**ABOUT THIS EXERCISE**
Where a line has odd spacing or punctuation, keep it; transcribe all the entries exactly.

(INPUT MATERIAL begins)

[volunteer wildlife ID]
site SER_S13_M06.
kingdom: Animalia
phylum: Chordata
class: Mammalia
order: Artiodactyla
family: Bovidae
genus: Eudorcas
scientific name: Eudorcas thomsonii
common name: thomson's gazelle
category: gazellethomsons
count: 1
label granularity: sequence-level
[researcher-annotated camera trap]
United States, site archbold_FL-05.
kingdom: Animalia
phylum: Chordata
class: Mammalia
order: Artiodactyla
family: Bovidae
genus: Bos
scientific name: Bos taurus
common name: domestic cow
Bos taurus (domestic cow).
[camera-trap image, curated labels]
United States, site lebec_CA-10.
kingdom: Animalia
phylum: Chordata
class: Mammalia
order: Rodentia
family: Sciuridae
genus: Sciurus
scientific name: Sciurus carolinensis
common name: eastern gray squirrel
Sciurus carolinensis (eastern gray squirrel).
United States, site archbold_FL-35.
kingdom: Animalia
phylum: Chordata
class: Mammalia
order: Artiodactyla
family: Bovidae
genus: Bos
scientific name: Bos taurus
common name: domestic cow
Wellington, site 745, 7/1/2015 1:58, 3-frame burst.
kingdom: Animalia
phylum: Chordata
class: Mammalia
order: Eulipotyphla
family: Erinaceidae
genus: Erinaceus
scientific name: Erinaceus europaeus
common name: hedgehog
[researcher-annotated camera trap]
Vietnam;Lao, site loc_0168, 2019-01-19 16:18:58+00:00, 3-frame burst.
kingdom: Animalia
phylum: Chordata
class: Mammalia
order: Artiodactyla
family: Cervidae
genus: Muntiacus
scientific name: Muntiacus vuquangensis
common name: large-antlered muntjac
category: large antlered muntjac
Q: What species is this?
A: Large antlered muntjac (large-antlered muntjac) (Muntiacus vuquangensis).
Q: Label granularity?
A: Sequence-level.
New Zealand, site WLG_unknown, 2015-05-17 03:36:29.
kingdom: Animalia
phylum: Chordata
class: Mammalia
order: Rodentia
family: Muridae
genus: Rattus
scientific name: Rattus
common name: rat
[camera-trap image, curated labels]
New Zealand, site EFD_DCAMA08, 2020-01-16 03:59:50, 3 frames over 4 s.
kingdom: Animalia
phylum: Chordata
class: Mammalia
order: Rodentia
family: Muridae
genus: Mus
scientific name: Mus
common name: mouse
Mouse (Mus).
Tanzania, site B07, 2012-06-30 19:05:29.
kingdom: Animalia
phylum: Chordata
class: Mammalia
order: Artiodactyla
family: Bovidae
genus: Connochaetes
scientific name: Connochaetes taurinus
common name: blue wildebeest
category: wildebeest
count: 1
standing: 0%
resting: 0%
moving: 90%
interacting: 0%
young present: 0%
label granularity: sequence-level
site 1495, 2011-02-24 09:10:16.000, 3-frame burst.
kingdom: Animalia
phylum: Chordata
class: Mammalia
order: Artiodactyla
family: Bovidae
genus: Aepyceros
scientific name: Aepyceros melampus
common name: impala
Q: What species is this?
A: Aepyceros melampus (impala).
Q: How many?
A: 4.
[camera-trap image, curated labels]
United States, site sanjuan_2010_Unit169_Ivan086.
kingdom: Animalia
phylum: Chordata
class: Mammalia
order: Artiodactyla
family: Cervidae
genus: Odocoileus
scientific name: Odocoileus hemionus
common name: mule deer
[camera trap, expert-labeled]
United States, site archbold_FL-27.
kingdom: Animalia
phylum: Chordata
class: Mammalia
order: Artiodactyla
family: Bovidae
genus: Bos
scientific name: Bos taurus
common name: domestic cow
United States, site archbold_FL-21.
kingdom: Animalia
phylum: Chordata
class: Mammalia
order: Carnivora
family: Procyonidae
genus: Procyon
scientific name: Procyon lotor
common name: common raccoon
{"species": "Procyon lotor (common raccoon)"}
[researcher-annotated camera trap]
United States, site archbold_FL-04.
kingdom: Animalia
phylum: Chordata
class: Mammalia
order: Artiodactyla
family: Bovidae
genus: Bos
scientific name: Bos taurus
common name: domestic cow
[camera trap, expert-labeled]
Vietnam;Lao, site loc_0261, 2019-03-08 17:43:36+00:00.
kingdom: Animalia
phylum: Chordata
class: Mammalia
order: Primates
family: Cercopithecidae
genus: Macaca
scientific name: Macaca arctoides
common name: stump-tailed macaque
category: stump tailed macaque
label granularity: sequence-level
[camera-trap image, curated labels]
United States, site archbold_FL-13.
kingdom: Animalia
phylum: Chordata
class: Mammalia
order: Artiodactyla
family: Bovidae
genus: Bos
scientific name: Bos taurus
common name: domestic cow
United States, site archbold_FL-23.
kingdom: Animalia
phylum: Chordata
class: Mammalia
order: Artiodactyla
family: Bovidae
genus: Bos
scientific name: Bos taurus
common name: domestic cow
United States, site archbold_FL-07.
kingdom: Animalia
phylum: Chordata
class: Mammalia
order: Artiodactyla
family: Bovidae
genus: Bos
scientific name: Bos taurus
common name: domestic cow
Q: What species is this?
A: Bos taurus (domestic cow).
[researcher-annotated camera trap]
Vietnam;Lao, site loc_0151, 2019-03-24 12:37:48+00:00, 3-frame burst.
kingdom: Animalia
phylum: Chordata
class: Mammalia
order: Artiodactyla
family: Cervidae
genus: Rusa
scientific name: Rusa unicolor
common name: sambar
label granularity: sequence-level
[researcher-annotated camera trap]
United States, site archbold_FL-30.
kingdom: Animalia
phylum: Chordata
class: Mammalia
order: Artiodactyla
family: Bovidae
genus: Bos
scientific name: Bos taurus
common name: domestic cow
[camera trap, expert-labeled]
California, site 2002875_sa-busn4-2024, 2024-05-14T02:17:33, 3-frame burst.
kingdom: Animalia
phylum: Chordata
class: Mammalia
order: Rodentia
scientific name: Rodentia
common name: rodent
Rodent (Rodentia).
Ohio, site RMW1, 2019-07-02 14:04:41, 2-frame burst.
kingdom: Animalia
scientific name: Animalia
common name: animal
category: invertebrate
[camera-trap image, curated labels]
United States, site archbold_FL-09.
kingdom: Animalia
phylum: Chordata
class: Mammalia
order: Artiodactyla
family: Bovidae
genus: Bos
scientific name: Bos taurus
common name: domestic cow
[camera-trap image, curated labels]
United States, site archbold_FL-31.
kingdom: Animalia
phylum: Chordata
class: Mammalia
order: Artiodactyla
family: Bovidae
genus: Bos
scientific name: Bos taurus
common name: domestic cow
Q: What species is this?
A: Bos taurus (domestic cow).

(INPUT MATERIAL ends)

**TASK OUTPUT**
[volunteer wildlife ID]
site SER_S13_M06.
kingdom: Animalia
phylum: Chordata
class: Mammalia
order: Artiodactyla
family: Bovidae
genus: Eudorcas
scientific name: Eudorcas thomsonii
common name: thomson's gazelle
category: gazellethomsons
count: 1
label granularity: sequence-level
[researcher-annotated camera trap]
United States, site archbold_FL-05.
kingdom: Animalia
phylum: Chordata
class: Mammalia
order: Artiodactyla
family: Bovidae
genus: Bos
scientific name: Bos taurus
common name: domestic cow
Bos taurus (domestic cow).
[camera-trap image, curated labels]
United States, site lebec_CA-10.
kingdom: Animalia
phylum: Chordata
class: Mammalia
order: Rodentia
family: Sciuridae
genus: Sciurus
scientific name: Sciurus carolinensis
common name: eastern gray squirrel
Sciurus carolinensis (eastern gray squirrel).
United States, site archbold_FL-35.
kingdom: Animalia
phylum: Chordata
class: Mammalia
order: Artiodactyla
family: Bovidae
genus: Bos
scientific name: Bos taurus
common name: domestic cow
Wellington, site 745, 7/1/2015 1:58, 3-frame burst.
kingdom: Animalia
phylum: Chordata
class: Mammalia
order: Eulipotyphla
family: Erinaceidae
genus: Erinaceus
scientific name: Erinaceus europaeus
common name: hedgehog
[researcher-annotated camera trap]
Vietnam;Lao, site loc_0168, 2019-01-19 16:18:58+00:00, 3-frame burst.
kingdom: Animalia
phylum: Chordata
class: Mammalia
order: Artiodactyla
family: Cervidae
genus: Muntiacus
scientific name: Muntiacus vuquangensis
common name: large-antlered muntjac
category: large antlered muntjac
Q: What species is this?
A: Large antlered muntjac (large-antlered muntjac) (Muntiacus vuquangensis).
Q: Label granularity?
A: Sequence-level.
New Zealand, site WLG_unknown, 2015-05-17 03:36:29.
kingdom: Animalia
phylum: Chordata
class: Mammalia
order: Rodentia
family: Muridae
genus: Rattus
scientific name: Rattus
common name: rat
[camera-trap image, curated labels]
New Zealand, site EFD_DCAMA08, 2020-01-16 03:59:50, 3 frames over 4 s.
kingdom: Animalia
phylum: Chordata
class: Mammalia
order: Rodentia
family: Muridae
genus: Mus
scientific name: Mus
common name: mouse
Mouse (Mus).
Tanzania, site B07, 2012-06-30 19:05:29.
kingdom: Animalia
phylum: Chordata
class: Mammalia
order: Artiodactyla
family: Bovidae
genus: Connochaetes
scientific name: Connochaetes taurinus
common name: blue wildebeest
category: wildebeest
count: 1
standing: 0%
resting: 0%
moving: 90%
interacting: 0%
young present: 0%
label granularity: sequence-level
site 1495, 2011-02-24 09:10:16.000, 3-frame burst.
kingdom: Animalia
phylum: Chordata
class: Mammalia
order: Artiodactyla
family: Bovidae
genus: Aepyceros
scientific name: Aepyceros melampus
common name: impala
Q: What species is this?
A: Aepyceros melampus (impala).
Q: How many?
A: 4.
[camera-trap image, curated labels]
United States, site sanjuan_2010_Unit169_Ivan086.
kingdom: Animalia
phylum: Chordata
class: Mammalia
order: Artiodactyla
family: Cervidae
genus: Odocoileus
scientific name: Odocoileus hemionus
common name: mule deer
[camera trap, expert-labeled]
United States, site archbold_FL-27.
kingdom: Animalia
phylum: Chordata
class: Mammalia
order: Artiodactyla
family: Bovidae
genus: Bos
scientific name: Bos taurus
common name: domestic cow
United States, site archbold_FL-21.
kingdom: Animalia
phylum: Chordata
class: Mammalia
order: Carnivora
family: Procyonidae
genus: Procyon
scientific name: Procyon lotor
common name: common raccoon
{"species": "Procyon lotor (common raccoon)"}
[researcher-annotated camera trap]
United States, site archbold_FL-04.
kingdom: Animalia
phylum: Chordata
class: Mammalia
order: Artiodactyla
family: Bovidae
genus: Bos
scientific name: Bos taurus
common name: domestic cow
[camera trap, expert-labeled]
Vietnam;Lao, site loc_0261, 2019-03-08 17:43:36+00:00.
kingdom: Animalia
phylum: Chordata
class: Mammalia
order: Primates
family: Cercopithecidae
genus: Macaca
scientific name: Macaca arctoides
common name: stump-tailed macaque
category: stump tailed macaque
label granularity: sequence-level
[camera-trap image, curated labels]
United States, site archbold_FL-13.
kingdom: Animalia
phylum: Chordata
class: Mammalia
order: Artiodactyla
family: Bovidae
genus: Bos
scientific name: Bos taurus
common name: domestic cow
United States, site archbold_FL-23.
kingdom: Animalia
phylum: Chordata
class: Mammalia
order: Artiodactyla
family: Bovidae
genus: Bos
scientific name: Bos taurus
common name: domestic cow
United States, site archbold_FL-07.
kingdom: Animalia
phylum: Chordata
class: Mammalia
order: Artiodactyla
family: Bovidae
genus: Bos
scientific name: Bos taurus
common name: domestic cow
Q: What species is this?
A: Bos taurus (domestic cow).
[researcher-annotated camera trap]
Vietnam;Lao, site loc_0151, 2019-03-24 12:37:48+00:00, 3-frame burst.
kingdom: Animalia
phylum: Chordata
class: Mammalia
order: Artiodactyla
family: Cervidae
genus: Rusa
scientific name: Rusa unicolor
common name: sambar
label granularity: sequence-level
[researcher-annotated camera trap]
United States, site archbold_FL-30.
kingdom: Animalia
phylum: Chordata
class: Mammalia
order: Artiodactyla
family: Bovidae
genus: Bos
scientific name: Bos taurus
common name: domestic cow
[camera trap, expert-labeled]
California, site 2002875_sa-busn4-2024, 2024-05-14T02:17:33, 3-frame burst.
kingdom: Animalia
phylum: Chordata
class: Mammalia
order: Rodentia
scientific name: Rodentia
common name: rodent
Rodent (Rodentia).
Ohio, site RMW1, 2019-07-02 14:04:41, 2-frame burst.
kingdom: Animalia
scientific name: Animalia
common name: animal
category: invertebrate
[camera-trap image, curated labels]
United States, site archbold_FL-09.
kingdom: Animalia
phylum: Chordata
class: Mammalia
order: Artiodactyla
family: Bovidae
genus: Bos
scientific name: Bos taurus
common name: domestic cow
[camera-trap image, curated labels]
United States, site archbold_FL-31.
kingdom: Animalia
phylum: Chordata
class: Mammalia
order: Artiodactyla
family: Bovidae
genus: Bos
scientific name: Bos taurus
common name: domestic cow
Q: What species is this?
A: Bos taurus (domestic cow).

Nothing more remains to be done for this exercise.